EXERCISE OBJECTIVE: A faithful copy of all the data is the goal; omit the pictures.

INPUT FOR THIS TASK:
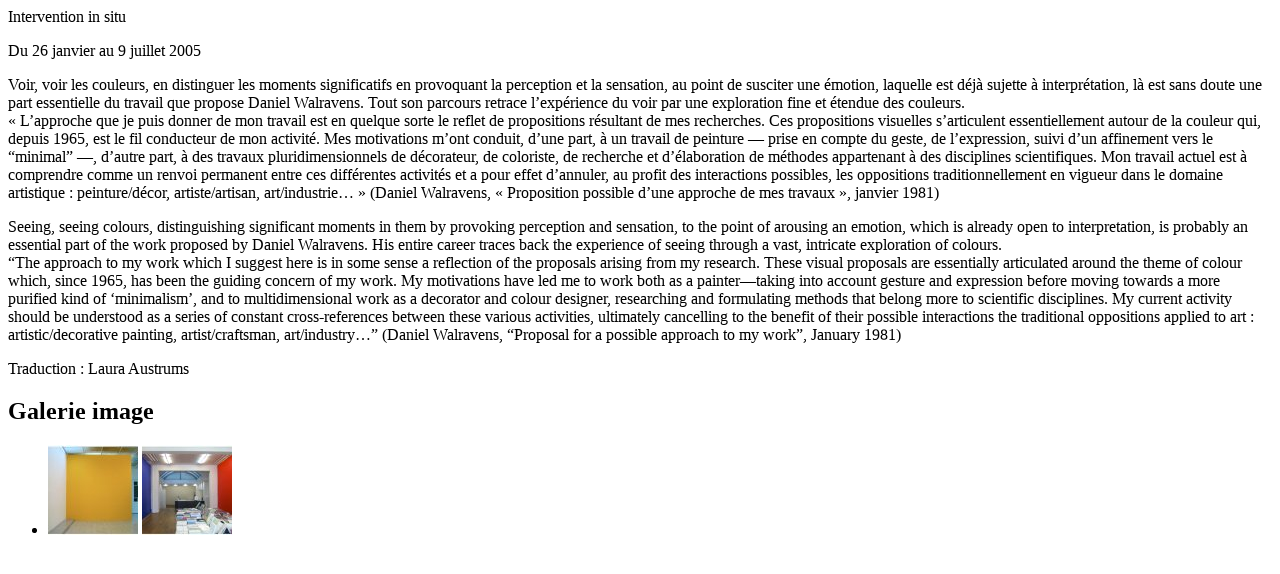

--- FILE ---
content_type: text/html; charset=utf-8
request_url: https://lettrevolee.com/spip.php?page=item-li-expo-date-rub&id_rubrique=53&id_article=1342&conteneur=3
body_size: 1883
content:
<div class='ajaxbloc ajax-id-item-expo-art1342' data-ajax-env='nxkkpwojlKojWfan1Oiz0rIlTsWu5Pr4i1fS5KZzpWm9QVGjhC9eyUPC6YViJKcL4qATtKPzCRKAojPnACQvNf4YW7oOJxVDDjd8PIgqoTkN4Xj2a9iCsR9p5yRNb4ydc8n8oVJau54gmnlwkMSh3owDi7qUPJ/9TcJhThIbTpm280RjUTZR2uSdGg==' data-origin="spip.php?page=item-li-expo-date-rub&amp;id_rubrique=53&amp;id_article=1342&amp;conteneur=3">
<div class="listagetexte ajax  content-art-date-rub listagetexte_a1342" style="min-height:100px;">


    

<div class="listagetexte-art-date-rub">
<p>Intervention in situ</p>
<p>Du 26 janvier au 9 juillet 2005</p>
<p>Voir, voir les couleurs, en distinguer les moments significatifs en provoquant la perception et la sensation, au point de susciter une émotion, laquelle est déjà sujette à interprétation, là est sans doute une part essentielle du travail que propose Daniel Walravens. Tout son parcours retrace l’expérience du voir par une exploration fine et étendue des couleurs.<br class='autobr' />
&#171;&nbsp;L’approche que je puis donner de mon travail est en quelque sorte le reflet de propositions résultant de mes recherches. Ces propositions visuelles s’articulent essentiellement autour de la couleur qui, depuis 1965, est le fil conducteur de mon activité. Mes motivations m’ont conduit, d’une part, à un travail de peinture &mdash; prise en compte du geste, de l’expression, suivi d’un affinement vers le &#8220;minimal&#8221;&nbsp;&mdash;, d’autre part, à des travaux pluridimensionnels de décorateur, de coloriste, de recherche et d’élaboration de méthodes appartenant à des disciplines scientifiques. Mon travail actuel est à comprendre comme un renvoi permanent entre ces différentes activités et a pour effet d’annuler, au profit des interactions possibles, les oppositions traditionnellement en vigueur dans le domaine artistique&nbsp;: peinture/décor, artiste/artisan, art/industrie…&nbsp;&#187; (Daniel Walravens, &#171;&nbsp;Proposition possible d’une approche de mes travaux&nbsp;&#187;, janvier 1981)</p>
<p>Seeing, seeing colours, distinguishing significant moments in them by provoking perception and sensation, to the point of arousing an emotion, which is already open to interpretation, is probably an essential part of the work proposed by Daniel Walravens. His entire career traces back the experience of seeing through a vast, intricate exploration of colours.<br class='autobr' />
&#8220;The approach to my work which I suggest here is in some sense a reflection of the proposals arising from my research. These visual proposals are essentially articulated around the theme of colour which, since 1965, has been the guiding concern of my work. My motivations have led me to work both as a painter&mdash;taking into account gesture and expression before moving towards a more purified kind of ‘minimalism’, and to multidimensional work as a decorator and colour designer, researching and formulating methods that belong more to scientific disciplines. My current activity should be understood as a series of constant cross-references between these various activities, ultimately cancelling to the benefit of their possible interactions the traditional oppositions applied to art&nbsp;: artistic/decorative painting, artist/craftsman, art/industry…&#8221; (Daniel Walravens, &#8220;Proposal for a possible approach to my work&#8221;, January 1981)</p>
<p>Traduction&nbsp;: Laura Austrums</p>
</div>
<div id="galerieimg" class="listagebloc">
<h2>Galerie image</h2>

<ul class="listageconteneur"><li>

<a href="https://lettrevolee.com/IMG/jpg/danielwalravens.jpg" target="_blank" alt="" title="" class="mediabox" rel="images-galerie"><img src='local/cache-gd2/84/60908bb1fcedf10e91d99ae1fb5994.png?1688887127' width='90' height='90' /></a>

<a href="https://lettrevolee.com/IMG/jpg/danielwalravens1.jpg" target="_blank" alt="" title="" class="mediabox" rel="images-galerie"><img src='local/cache-gd2/a8/8bf4a97686c37ec5ee04013b013d6c.png?1688887127' width='90' height='90' /></a>

</li></ul>
</div>


<script>
$(document).ready(function() {
	$('.listagetexte_a1342').hide().fadeIn(2000);});
</script>


</div>


</div><!--ajaxbloc-->

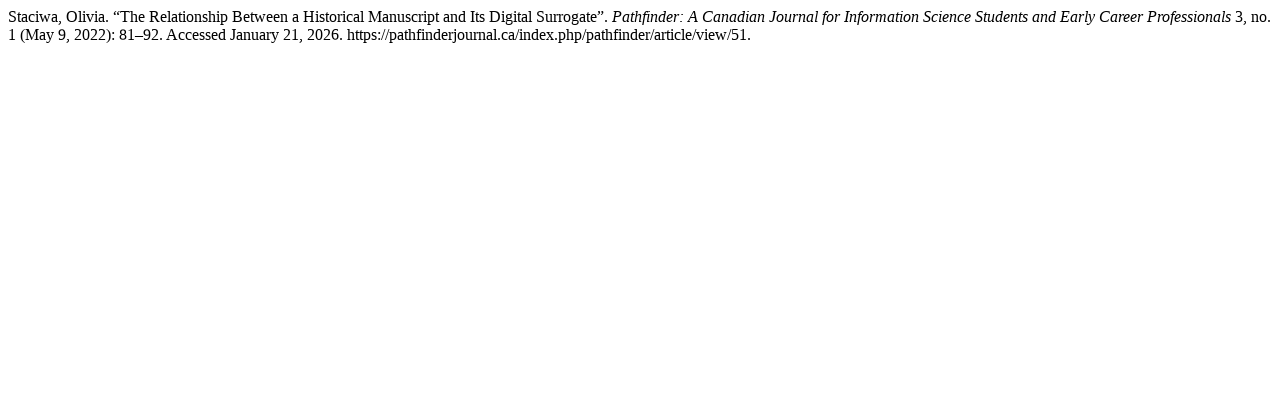

--- FILE ---
content_type: text/html; charset=UTF-8
request_url: https://pathfinderjournal.ca/index.php/pathfinder/citationstylelanguage/get/turabian-fullnote-bibliography?submissionId=51&publicationId=46
body_size: 432
content:
<div class="csl-bib-body">
  <div class="csl-entry">Staciwa, Olivia. “The Relationship Between a Historical Manuscript and Its Digital Surrogate”. <i>Pathfinder: A Canadian Journal for Information Science Students and Early Career Professionals</i> 3, no. 1 (May 9, 2022): 81–92. Accessed January 21, 2026. https://pathfinderjournal.ca/index.php/pathfinder/article/view/51.</div>
</div>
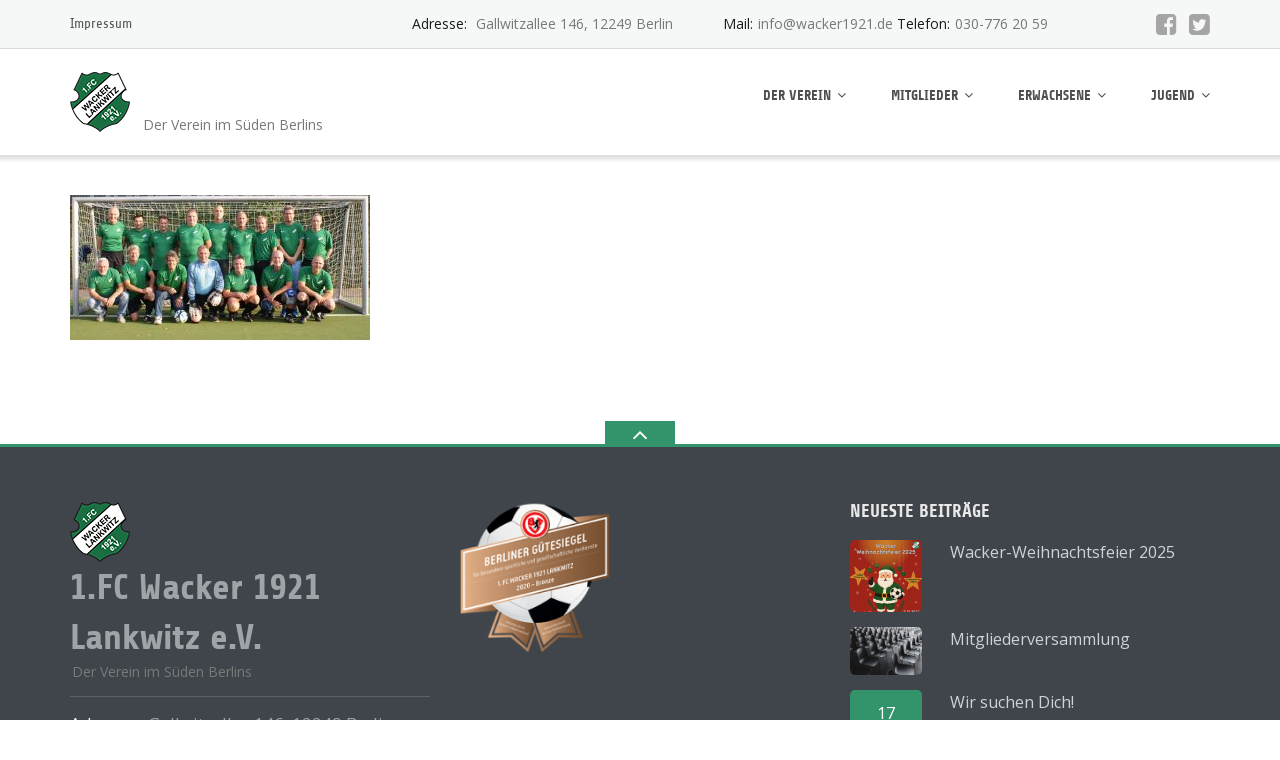

--- FILE ---
content_type: text/css
request_url: https://www.wacker1921.de/wp-content/themes/emmet-lite-child/style.css?ver=6.8.3
body_size: -104
content:
/*
 Theme Name:   Emmet Lite Child
 Description:  Wacker Child Theme
 Author: MotoPress
 Author URI: https://motopress.com/
 Template:     emmet-lite
 Version:      1.7.5
 Text Domain:  emmet-lite-child
*/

SOLUTION TO THIS EXERCISE:
--- FILE ---
content_type: text/html; charset=utf-8
request_url: https://lettrevolee.com/spip.php?page=item-li-expo-date-rub&id_rubrique=53&id_article=1342&conteneur=3
body_size: 1883
content:
<div class='ajaxbloc ajax-id-item-expo-art1342' data-ajax-env='nxkkpwojlKojWfan1Oiz0rIlTsWu5Pr4i1fS5KZzpWm9QVGjhC9eyUPC6YViJKcL4qATtKPzCRKAojPnACQvNf4YW7oOJxVDDjd8PIgqoTkN4Xj2a9iCsR9p5yRNb4ydc8n8oVJau54gmnlwkMSh3owDi7qUPJ/9TcJhThIbTpm280RjUTZR2uSdGg==' data-origin="spip.php?page=item-li-expo-date-rub&amp;id_rubrique=53&amp;id_article=1342&amp;conteneur=3">
<div class="listagetexte ajax  content-art-date-rub listagetexte_a1342" style="min-height:100px;">


    

<div class="listagetexte-art-date-rub">
<p>Intervention in situ</p>
<p>Du 26 janvier au 9 juillet 2005</p>
<p>Voir, voir les couleurs, en distinguer les moments significatifs en provoquant la perception et la sensation, au point de susciter une émotion, laquelle est déjà sujette à interprétation, là est sans doute une part essentielle du travail que propose Daniel Walravens. Tout son parcours retrace l’expérience du voir par une exploration fine et étendue des couleurs.<br class='autobr' />
&#171;&nbsp;L’approche que je puis donner de mon travail est en quelque sorte le reflet de propositions résultant de mes recherches. Ces propositions visuelles s’articulent essentiellement autour de la couleur qui, depuis 1965, est le fil conducteur de mon activité. Mes motivations m’ont conduit, d’une part, à un travail de peinture &mdash; prise en compte du geste, de l’expression, suivi d’un affinement vers le &#8220;minimal&#8221;&nbsp;&mdash;, d’autre part, à des travaux pluridimensionnels de décorateur, de coloriste, de recherche et d’élaboration de méthodes appartenant à des disciplines scientifiques. Mon travail actuel est à comprendre comme un renvoi permanent entre ces différentes activités et a pour effet d’annuler, au profit des interactions possibles, les oppositions traditionnellement en vigueur dans le domaine artistique&nbsp;: peinture/décor, artiste/artisan, art/industrie…&nbsp;&#187; (Daniel Walravens, &#171;&nbsp;Proposition possible d’une approche de mes travaux&nbsp;&#187;, janvier 1981)</p>
<p>Seeing, seeing colours, distinguishing significant moments in them by provoking perception and sensation, to the point of arousing an emotion, which is already open to interpretation, is probably an essential part of the work proposed by Daniel Walravens. His entire career traces back the experience of seeing through a vast, intricate exploration of colours.<br class='autobr' />
&#8220;The approach to my work which I suggest here is in some sense a reflection of the proposals arising from my research. These visual proposals are essentially articulated around the theme of colour which, since 1965, has been the guiding concern of my work. My motivations have led me to work both as a painter&mdash;taking into account gesture and expression before moving towards a more purified kind of ‘minimalism’, and to multidimensional work as a decorator and colour designer, researching and formulating methods that belong more to scientific disciplines. My current activity should be understood as a series of constant cross-references between these various activities, ultimately cancelling to the benefit of their possible interactions the traditional oppositions applied to art&nbsp;: artistic/decorative painting, artist/craftsman, art/industry…&#8221; (Daniel Walravens, &#8220;Proposal for a possible approach to my work&#8221;, January 1981)</p>
<p>Traduction&nbsp;: Laura Austrums</p>
</div>
<div id="galerieimg" class="listagebloc">
<h2>Galerie image</h2>

<ul class="listageconteneur"><li>

<a href="https://lettrevolee.com/IMG/jpg/danielwalravens.jpg" target="_blank" alt="" title="" class="mediabox" rel="images-galerie"><img src='local/cache-gd2/84/60908bb1fcedf10e91d99ae1fb5994.png?1688887127' width='90' height='90' /></a>

<a href="https://lettrevolee.com/IMG/jpg/danielwalravens1.jpg" target="_blank" alt="" title="" class="mediabox" rel="images-galerie"><img src='local/cache-gd2/a8/8bf4a97686c37ec5ee04013b013d6c.png?1688887127' width='90' height='90' /></a>

</li></ul>
</div>


<script>
$(document).ready(function() {
	$('.listagetexte_a1342').hide().fadeIn(2000);});
</script>


</div>


</div><!--ajaxbloc-->


--- FILE ---
content_type: text/html; charset=UTF-8
request_url: https://pathfinderjournal.ca/index.php/pathfinder/citationstylelanguage/get/turabian-fullnote-bibliography?submissionId=51&publicationId=46
body_size: 432
content:
<div class="csl-bib-body">
  <div class="csl-entry">Staciwa, Olivia. “The Relationship Between a Historical Manuscript and Its Digital Surrogate”. <i>Pathfinder: A Canadian Journal for Information Science Students and Early Career Professionals</i> 3, no. 1 (May 9, 2022): 81–92. Accessed January 21, 2026. https://pathfinderjournal.ca/index.php/pathfinder/article/view/51.</div>
</div>

--- FILE ---
content_type: text/css
request_url: https://www.wacker1921.de/wp-content/themes/emmet-lite-child/style.css?ver=6.8.3
body_size: -104
content:
/*
 Theme Name:   Emmet Lite Child
 Description:  Wacker Child Theme
 Author: MotoPress
 Author URI: https://motopress.com/
 Template:     emmet-lite
 Version:      1.7.5
 Text Domain:  emmet-lite-child
*/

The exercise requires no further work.